**YOUR TASK:**
Retype every one of the records below word for word, changing nothing.

>> Begin THE DATA

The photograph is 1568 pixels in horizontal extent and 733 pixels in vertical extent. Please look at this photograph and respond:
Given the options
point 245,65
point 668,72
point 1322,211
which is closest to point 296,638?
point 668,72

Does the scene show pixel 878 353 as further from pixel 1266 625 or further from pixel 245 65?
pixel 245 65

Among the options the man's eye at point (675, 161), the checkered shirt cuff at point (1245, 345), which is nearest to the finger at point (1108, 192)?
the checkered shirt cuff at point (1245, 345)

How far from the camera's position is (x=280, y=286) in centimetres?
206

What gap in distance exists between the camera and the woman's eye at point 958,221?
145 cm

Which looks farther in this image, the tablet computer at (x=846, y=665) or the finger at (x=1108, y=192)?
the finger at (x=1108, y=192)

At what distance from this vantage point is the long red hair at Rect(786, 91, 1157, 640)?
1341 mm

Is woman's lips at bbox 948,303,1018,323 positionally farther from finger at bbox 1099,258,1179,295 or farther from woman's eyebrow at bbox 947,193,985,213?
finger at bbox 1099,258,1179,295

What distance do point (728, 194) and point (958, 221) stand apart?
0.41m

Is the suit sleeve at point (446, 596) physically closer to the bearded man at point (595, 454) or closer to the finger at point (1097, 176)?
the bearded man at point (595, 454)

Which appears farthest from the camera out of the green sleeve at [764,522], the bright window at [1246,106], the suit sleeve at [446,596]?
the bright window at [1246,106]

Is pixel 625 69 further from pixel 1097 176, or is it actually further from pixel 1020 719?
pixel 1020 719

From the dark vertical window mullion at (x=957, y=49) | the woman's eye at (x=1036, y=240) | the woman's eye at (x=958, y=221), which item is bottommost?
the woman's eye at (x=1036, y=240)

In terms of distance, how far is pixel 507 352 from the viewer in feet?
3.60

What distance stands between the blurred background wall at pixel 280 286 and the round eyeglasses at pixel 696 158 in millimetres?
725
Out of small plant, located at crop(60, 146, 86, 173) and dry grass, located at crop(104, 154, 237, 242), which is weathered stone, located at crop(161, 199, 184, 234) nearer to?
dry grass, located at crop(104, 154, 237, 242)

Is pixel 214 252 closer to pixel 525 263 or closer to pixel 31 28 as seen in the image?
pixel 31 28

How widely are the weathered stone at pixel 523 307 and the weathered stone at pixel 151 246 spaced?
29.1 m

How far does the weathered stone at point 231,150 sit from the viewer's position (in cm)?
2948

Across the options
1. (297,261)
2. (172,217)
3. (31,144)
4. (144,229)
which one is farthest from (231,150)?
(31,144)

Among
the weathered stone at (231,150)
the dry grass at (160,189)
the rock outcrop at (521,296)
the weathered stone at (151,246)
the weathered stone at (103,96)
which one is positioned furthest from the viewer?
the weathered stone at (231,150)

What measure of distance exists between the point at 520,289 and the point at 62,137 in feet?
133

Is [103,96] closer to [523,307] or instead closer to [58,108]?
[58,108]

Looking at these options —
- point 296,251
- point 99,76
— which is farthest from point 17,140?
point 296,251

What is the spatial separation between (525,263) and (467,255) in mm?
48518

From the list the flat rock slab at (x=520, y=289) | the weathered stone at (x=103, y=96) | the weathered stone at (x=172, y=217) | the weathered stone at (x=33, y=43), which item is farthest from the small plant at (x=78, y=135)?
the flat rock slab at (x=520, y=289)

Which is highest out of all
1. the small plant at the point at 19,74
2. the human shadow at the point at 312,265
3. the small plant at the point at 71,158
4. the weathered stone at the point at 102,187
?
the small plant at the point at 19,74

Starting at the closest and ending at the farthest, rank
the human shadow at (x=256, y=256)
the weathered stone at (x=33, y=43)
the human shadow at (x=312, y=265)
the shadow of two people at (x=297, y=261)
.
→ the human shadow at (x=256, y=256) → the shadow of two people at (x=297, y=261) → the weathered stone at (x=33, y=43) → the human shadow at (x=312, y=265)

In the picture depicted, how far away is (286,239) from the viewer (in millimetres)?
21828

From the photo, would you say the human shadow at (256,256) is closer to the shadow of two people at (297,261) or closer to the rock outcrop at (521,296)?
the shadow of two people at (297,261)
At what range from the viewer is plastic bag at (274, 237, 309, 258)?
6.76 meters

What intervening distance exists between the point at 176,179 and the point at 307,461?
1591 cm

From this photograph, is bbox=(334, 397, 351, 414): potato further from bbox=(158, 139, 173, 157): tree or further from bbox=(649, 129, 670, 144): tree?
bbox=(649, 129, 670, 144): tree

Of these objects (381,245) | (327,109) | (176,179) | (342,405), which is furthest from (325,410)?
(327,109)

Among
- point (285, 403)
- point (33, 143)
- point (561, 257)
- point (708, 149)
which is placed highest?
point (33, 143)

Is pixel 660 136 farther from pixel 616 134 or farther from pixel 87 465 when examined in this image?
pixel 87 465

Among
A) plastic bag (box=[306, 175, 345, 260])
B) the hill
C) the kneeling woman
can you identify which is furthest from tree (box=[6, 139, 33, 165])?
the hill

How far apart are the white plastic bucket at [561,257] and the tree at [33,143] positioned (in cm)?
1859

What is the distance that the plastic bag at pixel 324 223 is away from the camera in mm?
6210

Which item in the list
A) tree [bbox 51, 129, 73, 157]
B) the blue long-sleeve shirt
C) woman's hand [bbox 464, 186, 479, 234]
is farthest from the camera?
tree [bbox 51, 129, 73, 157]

>> End THE DATA

**SOLUTION BELOW:**
The photograph is 1568 pixels in horizontal extent and 733 pixels in vertical extent. Please look at this photograph and respond:
Given the options
point 245,65
point 668,72
point 1322,211
which is closest to point 296,638?
point 668,72

Does the scene show pixel 878 353 as further from pixel 1266 625 or further from pixel 245 65?
pixel 245 65

Among the options the man's eye at point (675, 161), the checkered shirt cuff at point (1245, 345), which is nearest to the finger at point (1108, 192)?
the checkered shirt cuff at point (1245, 345)

How far from the camera's position is (x=280, y=286) in centimetres?
206

What gap in distance exists between the camera and the woman's eye at point 958,221?
145 cm

Which looks farther in this image, the tablet computer at (x=846, y=665) or the finger at (x=1108, y=192)?
the finger at (x=1108, y=192)

At what distance from this vantage point is the long red hair at Rect(786, 91, 1157, 640)?
1341 mm

Is woman's lips at bbox 948,303,1018,323 positionally farther from finger at bbox 1099,258,1179,295 or farther from woman's eyebrow at bbox 947,193,985,213?
finger at bbox 1099,258,1179,295

What distance do point (728, 194) and point (958, 221) stand apart?
0.41m

Is the suit sleeve at point (446, 596) physically closer to the bearded man at point (595, 454) or closer to the finger at point (1097, 176)?
the bearded man at point (595, 454)

Which appears farthest from the camera out of the green sleeve at [764,522], the bright window at [1246,106], the suit sleeve at [446,596]?
the bright window at [1246,106]

Is pixel 625 69 further from pixel 1097 176, or is it actually further from pixel 1020 719?
pixel 1020 719

From the dark vertical window mullion at (x=957, y=49) | the woman's eye at (x=1036, y=240) | the woman's eye at (x=958, y=221), which item is bottommost?
the woman's eye at (x=1036, y=240)

In terms of distance, how far is pixel 507 352 from the viewer in feet?
3.60

What distance stands between the blurred background wall at pixel 280 286 and the round eyeglasses at pixel 696 158 in millimetres?
725
Out of small plant, located at crop(60, 146, 86, 173) and dry grass, located at crop(104, 154, 237, 242), which is weathered stone, located at crop(161, 199, 184, 234) nearer to?
dry grass, located at crop(104, 154, 237, 242)

Is pixel 214 252 closer to pixel 525 263 or closer to pixel 31 28 as seen in the image?
pixel 31 28

How widely are the weathered stone at pixel 523 307 and the weathered stone at pixel 151 246 spaced?
29.1 m

How far does the weathered stone at point 231,150 sit from the viewer's position (in cm)?
2948

Across the options
1. (297,261)
2. (172,217)
3. (31,144)
4. (144,229)
which one is farthest from (231,150)?
(31,144)

Among
the weathered stone at (231,150)
the dry grass at (160,189)
the rock outcrop at (521,296)
the weathered stone at (151,246)
the weathered stone at (103,96)
which one is positioned furthest from the viewer?
the weathered stone at (231,150)

What measure of distance exists between the point at 520,289 and the point at 62,137 in feet?
133

Is [103,96] closer to [523,307] or instead closer to [58,108]?
[58,108]

Looking at these options —
- point 296,251
- point 99,76
— which is farthest from point 17,140?
point 296,251

What is the spatial separation between (525,263) and (467,255) in mm?
48518

From the list the flat rock slab at (x=520, y=289) | the weathered stone at (x=103, y=96) | the weathered stone at (x=172, y=217) | the weathered stone at (x=33, y=43), which item is farthest from the small plant at (x=78, y=135)?
the flat rock slab at (x=520, y=289)

Which is highest out of all
1. the small plant at the point at 19,74
2. the human shadow at the point at 312,265
3. the small plant at the point at 71,158
4. the weathered stone at the point at 102,187
?
the small plant at the point at 19,74

Starting at the closest and ending at the farthest, rank
the human shadow at (x=256, y=256)
the weathered stone at (x=33, y=43)
the human shadow at (x=312, y=265)
the shadow of two people at (x=297, y=261)
.
→ the human shadow at (x=256, y=256) → the shadow of two people at (x=297, y=261) → the weathered stone at (x=33, y=43) → the human shadow at (x=312, y=265)

In the picture depicted, how far away is (286,239) from the viewer (in millimetres)?
21828

From the photo, would you say the human shadow at (256,256) is closer to the shadow of two people at (297,261) or closer to the rock outcrop at (521,296)?
the shadow of two people at (297,261)
At what range from the viewer is plastic bag at (274, 237, 309, 258)?
6.76 meters

What intervening distance exists between the point at 176,179 and the point at 307,461?
1591 cm

From this photograph, is bbox=(334, 397, 351, 414): potato further from bbox=(158, 139, 173, 157): tree or further from bbox=(649, 129, 670, 144): tree?
bbox=(649, 129, 670, 144): tree

Of these objects (381,245) | (327,109) | (176,179) | (342,405), which is furthest from (325,410)?
(327,109)

Among
- point (285, 403)
- point (33, 143)
- point (561, 257)
- point (708, 149)
which is placed highest?
point (33, 143)

Is pixel 660 136 farther from pixel 616 134 or farther from pixel 87 465 when examined in this image?
pixel 87 465

Among
A) plastic bag (box=[306, 175, 345, 260])
B) the hill
C) the kneeling woman
can you identify which is furthest from tree (box=[6, 139, 33, 165])?
the hill

How far apart are the white plastic bucket at [561,257] and the tree at [33,143] positioned (in cm)?
1859

What is the distance that the plastic bag at pixel 324 223 is away from the camera in mm?
6210

Which item in the list
A) tree [bbox 51, 129, 73, 157]
B) the blue long-sleeve shirt
C) woman's hand [bbox 464, 186, 479, 234]
is farthest from the camera?
tree [bbox 51, 129, 73, 157]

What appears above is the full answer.